What is required:
Copy the material below, swapping each "painted wagon side panel" for "painted cart side panel" and changing nothing else.

# Task material start

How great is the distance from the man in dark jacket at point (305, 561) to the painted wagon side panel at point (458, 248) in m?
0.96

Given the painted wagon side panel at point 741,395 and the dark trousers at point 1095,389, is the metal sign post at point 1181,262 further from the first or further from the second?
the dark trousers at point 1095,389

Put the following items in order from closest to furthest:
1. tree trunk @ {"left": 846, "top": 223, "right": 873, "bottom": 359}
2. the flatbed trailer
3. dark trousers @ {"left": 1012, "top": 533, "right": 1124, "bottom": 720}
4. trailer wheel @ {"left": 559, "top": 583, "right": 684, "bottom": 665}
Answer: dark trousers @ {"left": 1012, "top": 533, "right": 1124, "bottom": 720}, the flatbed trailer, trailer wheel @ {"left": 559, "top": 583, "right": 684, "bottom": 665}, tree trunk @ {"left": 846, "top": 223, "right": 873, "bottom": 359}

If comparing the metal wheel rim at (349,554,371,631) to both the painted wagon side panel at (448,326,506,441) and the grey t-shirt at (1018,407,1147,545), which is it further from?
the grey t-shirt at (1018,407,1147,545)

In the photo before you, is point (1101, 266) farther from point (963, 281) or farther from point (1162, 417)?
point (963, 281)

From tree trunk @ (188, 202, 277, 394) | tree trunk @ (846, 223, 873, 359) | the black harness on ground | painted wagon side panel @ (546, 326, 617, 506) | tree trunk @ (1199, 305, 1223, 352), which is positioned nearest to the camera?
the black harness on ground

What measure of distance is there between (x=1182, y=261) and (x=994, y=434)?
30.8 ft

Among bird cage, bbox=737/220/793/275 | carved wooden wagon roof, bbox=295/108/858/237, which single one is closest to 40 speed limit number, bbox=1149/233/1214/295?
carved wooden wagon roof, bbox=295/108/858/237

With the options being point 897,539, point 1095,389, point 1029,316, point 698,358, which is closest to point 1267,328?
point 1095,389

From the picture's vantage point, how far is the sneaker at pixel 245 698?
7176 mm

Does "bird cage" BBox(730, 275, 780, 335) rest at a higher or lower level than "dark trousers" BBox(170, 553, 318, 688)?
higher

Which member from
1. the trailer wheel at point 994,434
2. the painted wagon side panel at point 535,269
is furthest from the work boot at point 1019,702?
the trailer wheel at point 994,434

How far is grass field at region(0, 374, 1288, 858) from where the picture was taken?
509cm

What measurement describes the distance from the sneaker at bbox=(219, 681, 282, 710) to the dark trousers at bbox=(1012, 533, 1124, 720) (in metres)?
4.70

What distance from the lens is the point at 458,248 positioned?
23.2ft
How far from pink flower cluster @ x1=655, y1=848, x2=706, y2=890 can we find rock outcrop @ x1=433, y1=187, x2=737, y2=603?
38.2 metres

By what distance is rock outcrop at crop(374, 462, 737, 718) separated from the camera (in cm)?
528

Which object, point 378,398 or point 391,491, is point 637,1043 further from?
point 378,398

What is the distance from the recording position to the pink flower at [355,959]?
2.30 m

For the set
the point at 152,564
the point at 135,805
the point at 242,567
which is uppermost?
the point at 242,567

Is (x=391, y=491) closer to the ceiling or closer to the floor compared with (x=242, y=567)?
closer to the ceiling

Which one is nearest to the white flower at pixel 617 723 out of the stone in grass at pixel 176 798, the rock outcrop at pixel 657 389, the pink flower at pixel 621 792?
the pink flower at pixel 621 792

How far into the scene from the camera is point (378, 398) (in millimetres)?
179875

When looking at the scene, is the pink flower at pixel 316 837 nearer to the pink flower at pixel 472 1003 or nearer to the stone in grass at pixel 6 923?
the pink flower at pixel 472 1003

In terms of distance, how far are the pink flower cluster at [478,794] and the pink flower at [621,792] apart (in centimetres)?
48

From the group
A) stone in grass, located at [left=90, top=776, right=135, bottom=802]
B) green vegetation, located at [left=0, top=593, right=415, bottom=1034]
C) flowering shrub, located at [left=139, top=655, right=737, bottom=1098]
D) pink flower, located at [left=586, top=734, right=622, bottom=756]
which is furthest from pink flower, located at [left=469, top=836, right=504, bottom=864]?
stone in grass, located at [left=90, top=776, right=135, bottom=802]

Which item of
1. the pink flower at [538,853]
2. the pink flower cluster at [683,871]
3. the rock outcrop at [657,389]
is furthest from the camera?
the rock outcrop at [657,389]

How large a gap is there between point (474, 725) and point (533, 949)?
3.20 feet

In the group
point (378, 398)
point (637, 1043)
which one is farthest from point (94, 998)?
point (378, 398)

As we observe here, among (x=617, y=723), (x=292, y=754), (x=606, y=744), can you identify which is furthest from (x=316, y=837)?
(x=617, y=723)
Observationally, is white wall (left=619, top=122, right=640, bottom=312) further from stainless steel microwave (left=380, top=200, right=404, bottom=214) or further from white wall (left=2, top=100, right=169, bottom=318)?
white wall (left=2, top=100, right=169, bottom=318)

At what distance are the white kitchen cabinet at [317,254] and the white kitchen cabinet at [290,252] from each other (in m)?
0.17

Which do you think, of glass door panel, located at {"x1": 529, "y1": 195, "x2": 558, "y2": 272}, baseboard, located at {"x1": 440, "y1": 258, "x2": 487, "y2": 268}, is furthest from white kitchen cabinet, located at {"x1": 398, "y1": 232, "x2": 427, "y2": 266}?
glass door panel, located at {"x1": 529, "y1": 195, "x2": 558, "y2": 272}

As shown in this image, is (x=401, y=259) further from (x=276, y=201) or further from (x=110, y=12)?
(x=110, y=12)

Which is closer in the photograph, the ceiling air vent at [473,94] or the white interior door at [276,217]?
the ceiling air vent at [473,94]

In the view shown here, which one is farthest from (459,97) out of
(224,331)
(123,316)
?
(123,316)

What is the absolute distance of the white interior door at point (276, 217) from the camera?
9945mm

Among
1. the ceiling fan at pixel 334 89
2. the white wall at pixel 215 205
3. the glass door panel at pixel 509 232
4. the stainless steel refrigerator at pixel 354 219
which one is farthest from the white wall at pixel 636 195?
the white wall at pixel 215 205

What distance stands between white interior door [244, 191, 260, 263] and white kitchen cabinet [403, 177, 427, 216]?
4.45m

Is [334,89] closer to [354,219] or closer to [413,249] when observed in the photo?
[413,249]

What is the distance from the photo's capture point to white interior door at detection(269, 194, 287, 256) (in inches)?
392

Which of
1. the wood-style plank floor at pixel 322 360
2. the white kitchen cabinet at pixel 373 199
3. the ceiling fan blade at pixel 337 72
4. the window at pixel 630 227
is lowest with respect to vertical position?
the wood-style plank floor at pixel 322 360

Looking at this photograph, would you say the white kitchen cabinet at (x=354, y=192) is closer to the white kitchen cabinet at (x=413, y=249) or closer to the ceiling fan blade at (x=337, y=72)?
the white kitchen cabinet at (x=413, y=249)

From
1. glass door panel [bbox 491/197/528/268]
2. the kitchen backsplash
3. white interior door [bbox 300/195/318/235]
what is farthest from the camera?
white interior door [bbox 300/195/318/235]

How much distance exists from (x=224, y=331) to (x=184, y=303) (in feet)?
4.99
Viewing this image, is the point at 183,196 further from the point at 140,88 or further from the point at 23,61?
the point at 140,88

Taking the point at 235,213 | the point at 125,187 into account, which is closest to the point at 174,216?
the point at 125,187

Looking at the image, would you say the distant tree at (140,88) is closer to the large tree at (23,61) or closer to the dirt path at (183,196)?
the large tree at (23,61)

# Task material end

Answer for this exercise:
How great is the distance from the man in dark jacket at point (305, 561) to the painted cart side panel at point (458, 248) in m?
0.96

Given the painted cart side panel at point 741,395 and the dark trousers at point 1095,389, is the metal sign post at point 1181,262 further from the first or further from the second?
the dark trousers at point 1095,389

Put the following items in order from closest to furthest:
1. tree trunk @ {"left": 846, "top": 223, "right": 873, "bottom": 359}
2. the flatbed trailer
3. dark trousers @ {"left": 1012, "top": 533, "right": 1124, "bottom": 720}
4. trailer wheel @ {"left": 559, "top": 583, "right": 684, "bottom": 665}
Answer: dark trousers @ {"left": 1012, "top": 533, "right": 1124, "bottom": 720}, the flatbed trailer, trailer wheel @ {"left": 559, "top": 583, "right": 684, "bottom": 665}, tree trunk @ {"left": 846, "top": 223, "right": 873, "bottom": 359}

If comparing the metal wheel rim at (349,554,371,631) to both the painted cart side panel at (448,326,506,441) and the grey t-shirt at (1018,407,1147,545), which is it further from?
the grey t-shirt at (1018,407,1147,545)

In the photo before you, is point (1101, 266) farther from point (963, 281) or farther from point (1162, 417)?
point (963, 281)

From tree trunk @ (188, 202, 277, 394) | tree trunk @ (846, 223, 873, 359) | the black harness on ground | painted cart side panel @ (546, 326, 617, 506) | tree trunk @ (1199, 305, 1223, 352), which is positioned nearest to the camera?
the black harness on ground

What measure of distance is there between (x=1182, y=261) and (x=994, y=434)?
30.8 ft

Among bird cage, bbox=737/220/793/275 | carved wooden wagon roof, bbox=295/108/858/237, which single one is closest to 40 speed limit number, bbox=1149/233/1214/295?
carved wooden wagon roof, bbox=295/108/858/237

With the options being point 897,539, point 1095,389, point 1029,316, point 698,358, which is closest to point 1267,328?
point 1095,389

From the picture's vantage point, how far is the sneaker at pixel 245 698?
7176 mm

Does "bird cage" BBox(730, 275, 780, 335) rest at a higher or lower level than "dark trousers" BBox(170, 553, 318, 688)?
higher

Which member from
1. the trailer wheel at point 994,434
2. the painted cart side panel at point 535,269
is furthest from the work boot at point 1019,702?
the trailer wheel at point 994,434

How far is grass field at region(0, 374, 1288, 858) from where the picture was taken?
509cm

What measurement describes the distance from the sneaker at bbox=(219, 681, 282, 710) to the dark trousers at bbox=(1012, 533, 1124, 720) (in metres)?
4.70

What distance from the lens is the point at 458,248 positioned?
23.2ft
How far from pink flower cluster @ x1=655, y1=848, x2=706, y2=890 can we find rock outcrop @ x1=433, y1=187, x2=737, y2=603?
38.2 metres

By what distance is rock outcrop at crop(374, 462, 737, 718) separated from the camera (in cm)?
528

Which object, point 378,398 or point 391,491, is point 637,1043 further from?
point 378,398

What is the distance from the recording position to the pink flower at [355,959]?
2.30 m

For the set
the point at 152,564
the point at 135,805
the point at 242,567
which is uppermost?
the point at 242,567

Is (x=391, y=491) closer to the ceiling or closer to the floor compared with (x=242, y=567)?
closer to the ceiling

Which one is nearest to the white flower at pixel 617 723 out of the stone in grass at pixel 176 798, the rock outcrop at pixel 657 389, the pink flower at pixel 621 792?
the pink flower at pixel 621 792

How far into the scene from the camera is point (378, 398) (in millimetres)?
179875

When looking at the scene, is the pink flower at pixel 316 837 nearer to the pink flower at pixel 472 1003 or nearer to the stone in grass at pixel 6 923?
the pink flower at pixel 472 1003

In terms of distance, how far are the pink flower cluster at [478,794] and the pink flower at [621,792] apart (in centimetres)?
48

From the group
A) stone in grass, located at [left=90, top=776, right=135, bottom=802]
B) green vegetation, located at [left=0, top=593, right=415, bottom=1034]
C) flowering shrub, located at [left=139, top=655, right=737, bottom=1098]
D) pink flower, located at [left=586, top=734, right=622, bottom=756]
which is furthest from pink flower, located at [left=469, top=836, right=504, bottom=864]?
stone in grass, located at [left=90, top=776, right=135, bottom=802]

Which item of
1. the pink flower at [538,853]
2. the pink flower cluster at [683,871]
3. the rock outcrop at [657,389]
is furthest from the camera?
the rock outcrop at [657,389]

How large a gap is there between point (474, 725) and point (533, 949)?
3.20 feet

In the group
point (378, 398)
point (637, 1043)
which one is farthest from point (94, 998)?
point (378, 398)

As we observe here, among (x=617, y=723), (x=292, y=754), (x=606, y=744), can you identify which is furthest from (x=316, y=837)?
(x=617, y=723)
Observationally, is white wall (left=619, top=122, right=640, bottom=312) further from stainless steel microwave (left=380, top=200, right=404, bottom=214) or further from white wall (left=2, top=100, right=169, bottom=318)?
white wall (left=2, top=100, right=169, bottom=318)

At what distance are the white kitchen cabinet at [317,254] and the white kitchen cabinet at [290,252] from each other (in m)?
0.17

Which do you think, of glass door panel, located at {"x1": 529, "y1": 195, "x2": 558, "y2": 272}, baseboard, located at {"x1": 440, "y1": 258, "x2": 487, "y2": 268}, is furthest from white kitchen cabinet, located at {"x1": 398, "y1": 232, "x2": 427, "y2": 266}?
glass door panel, located at {"x1": 529, "y1": 195, "x2": 558, "y2": 272}

As shown in this image, is (x=401, y=259) further from (x=276, y=201) or further from (x=110, y=12)?
(x=110, y=12)

Which is closer in the photograph, the ceiling air vent at [473,94] or the white interior door at [276,217]?
the ceiling air vent at [473,94]

In the view shown here, which one is farthest from (459,97) out of
(224,331)
(123,316)
?
(123,316)

What is the absolute distance of the white interior door at point (276, 217) from the camera?
9945mm

Among
1. the ceiling fan at pixel 334 89
2. the white wall at pixel 215 205
3. the glass door panel at pixel 509 232
4. the stainless steel refrigerator at pixel 354 219
which one is farthest from the white wall at pixel 636 195?
the white wall at pixel 215 205

What distance stands between white interior door [244, 191, 260, 263] and white kitchen cabinet [403, 177, 427, 216]?
4.45m

Is [334,89] closer to [354,219] or closer to [413,249] when observed in the photo?
[413,249]

What is the distance from the photo's capture point to white interior door at detection(269, 194, 287, 256) (in inches)?
392

Which of
1. the wood-style plank floor at pixel 322 360
2. the white kitchen cabinet at pixel 373 199
3. the ceiling fan blade at pixel 337 72
4. the window at pixel 630 227
is lowest with respect to vertical position?
the wood-style plank floor at pixel 322 360

Looking at this photograph, would you say the white kitchen cabinet at (x=354, y=192) is closer to the white kitchen cabinet at (x=413, y=249) or closer to the ceiling fan blade at (x=337, y=72)?
the white kitchen cabinet at (x=413, y=249)

From
1. glass door panel [bbox 491/197/528/268]
2. the kitchen backsplash
3. white interior door [bbox 300/195/318/235]
what is farthest from the camera?
white interior door [bbox 300/195/318/235]

How much distance exists from (x=224, y=331) to (x=184, y=303) (in feet)?
4.99
Viewing this image, is the point at 183,196 further from the point at 140,88 or further from the point at 23,61?
the point at 140,88

Taking the point at 235,213 | the point at 125,187 into account, which is closest to the point at 174,216?
the point at 125,187

Looking at the image, would you say the distant tree at (140,88) is closer to the large tree at (23,61) or closer to the dirt path at (183,196)?
the large tree at (23,61)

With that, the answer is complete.